▶ **GIVEN MATERIAL**:
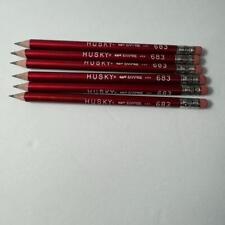 6 Vintage Husky Empire 683 Fat Chubby Pencils Chunky Primary School USA Red Used picture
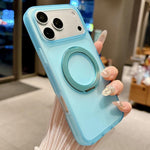 Custodia per telefono magnetica ibrida in PC TPU con supporto girevole a 360 gradi Skin Feel., For iPhone 18 Pro, For iPhone 18 Pro Max, For iPhone 17 Pro Max, For iPhone 17 Pro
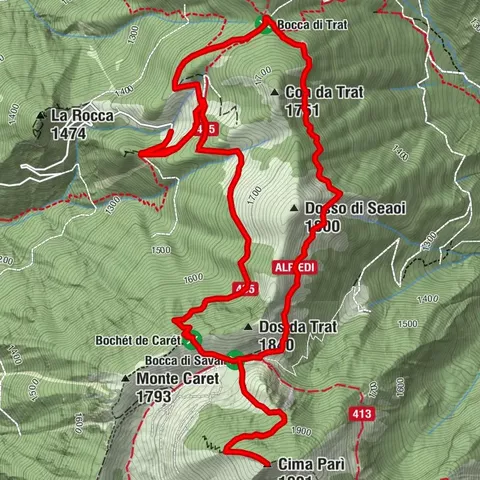 Bocca Trat - Cima Parì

▶ **TASK TO CARRY OUT**:
Would you return the whole listing exactly, without the pictures?

▶ **SOLUTION TO THE EXERCISE**:
 6 Vintage Husky Empire 683 Fat Chubby Pencils Chunky Primary School USA Red Used picture
 Custodia per telefono magnetica ibrida in PC TPU con supporto girevole a 360 gradi Skin Feel., For iPhone 18 Pro, For iPhone 18 Pro Max, For iPhone 17 Pro Max, For iPhone 17 Pro
 Bocca Trat - Cima Parì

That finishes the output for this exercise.